OSに依存せずにウィンドウの作成とOpenGLの初期化をやってくれる
GLUTという便利なものもあるのですが、
簡単なウィンドウしか作れないし、
GLUTが勝手にウィンドウを作成するので、
Visual Studioのデザイナでこれををいじることはできないし、
.NET Frameworkに用意されているFormクラスも使えないので、
.NETとは相性がよろしくない。
で、この初期化を行う他の方法としては、
自前で一通りコードを書くのと、
既存のラッパーなどに用意されている初期化用のルーチンを利用するのと、
2つの選択肢があります。
当然、後者のほうが楽と言えば楽ですが、
自前での初期化方法を知っていて損はないはず。
ということで、
両方の初期化方法について、説明していきたいと思います。
(言語はC#、OSはWindow、Visual Studio(Express Editionも可、2005以降のバージョン)を使用、という環境を前提とします。)

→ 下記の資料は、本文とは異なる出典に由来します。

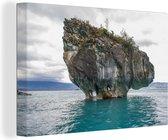 Rotsformatie op het blauwe water bij de Marble Caves Canvas 60x40 cm - Foto print op Canvas schilderij (Wanddecoratie woonkamer / slaapkamer)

具体的なサンプルコードを書いていこうと思うのですが、
ここでは、ラッパーとして「Tao Framework」(これを書いている時点でのバージョンは2.1.0。)
を使用することにします。
このTao FrameworkはたくさんのDLLがセットになっていますが、
必要なのは、
"Tao.OpenGl.dll" : 名前の通り、OpenGL関数を呼び出すためのラッパー
"Tao.Platform.Windows.dll" : WGLとwin32関数などのラッパー
の2つです。
サンプルプログラムを用意しておきましたので、
ページの最下部においておきます。
で、概要ですが、
今回はユーザーコントロールを作成してそこにOpenGLで描画する、
という方針でいきます。
まずは、
上記の2つのDLLを参照設定に追加し、
(ソリューションエクスプローラで「参照設定」を右クリックして「参照の追加」を選択し、「参照」タブでDLLのファイルを選択する。)

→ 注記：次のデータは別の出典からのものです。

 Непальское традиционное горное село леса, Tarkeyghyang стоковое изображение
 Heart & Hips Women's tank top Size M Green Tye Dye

プロジェクトに新規のユーザーコントロールを追加します。
このユーザーコントロールにOpenGLで描画することを目標とします。
で、初期化は、
protected void OnHandleCreated( EventArgs e );
メソッドをオーバーライドして、ここで行います。
ここに、まずは、
ちょっと「オマジナイ」を書き加えておきます。
(コントロールに関する設定をOpenGLを使うのに都合の良いものにしておきます。)

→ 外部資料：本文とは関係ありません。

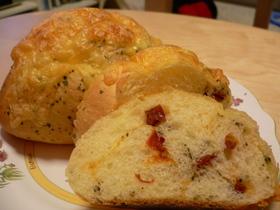 ドライトマトとバジルのパン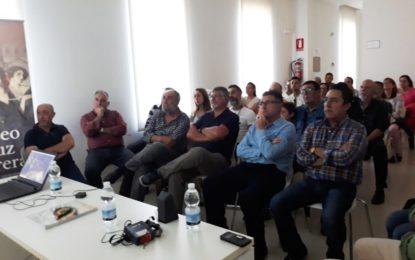 """Éxito de público en la conferencia sobre naturaleza ofrecida por el colectivo Brezo con el estreno mundial del documental """"Genet"""""""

this.SetStyle( ControlStyles.UserPaint, true ); this.SetStyle( ControlStyles.AllPaintingInWmPaint, true ); this.SetStyle( ControlStyles.DoubleBuffer, false ); this.SetStyle( ControlStyles.Opaque, true ); this.SetStyle( ControlStyles.ResizeRedraw, true );
あ、それと、コードの先頭に
using Tao.OpenGl;
using Tao.Platform.Windows;
の2行を追加しておくのをお忘れなく。
using System; using System.Drawing; using System.Windows.Forms; using Tao.OpenGl; using Tao.Platform.Windows; namespace Tao_Sample { public partial class GLControl : UserControl { public GLControl() { InitializeComponent(); } protected override void OnHandleCreated( EventArgs e ) { base.OnHandleCreated( e ); this.SetStyle( ControlStyles.UserPaint, true ); this.SetStyle( ControlStyles.AllPaintingInWmPaint, true ); this.SetStyle( ControlStyles.DoubleBuffer, false ); this.SetStyle( ControlStyles.Opaque, true ); this.SetStyle( ControlStyles.ResizeRedraw, true ); //ここでOpenGLの初期化を行う。 } } }
さて次。
OpenGLの初期化に取りかかります。
まずは、"PIXELFORMATDESCRIPTOR"構造体というものを用意します。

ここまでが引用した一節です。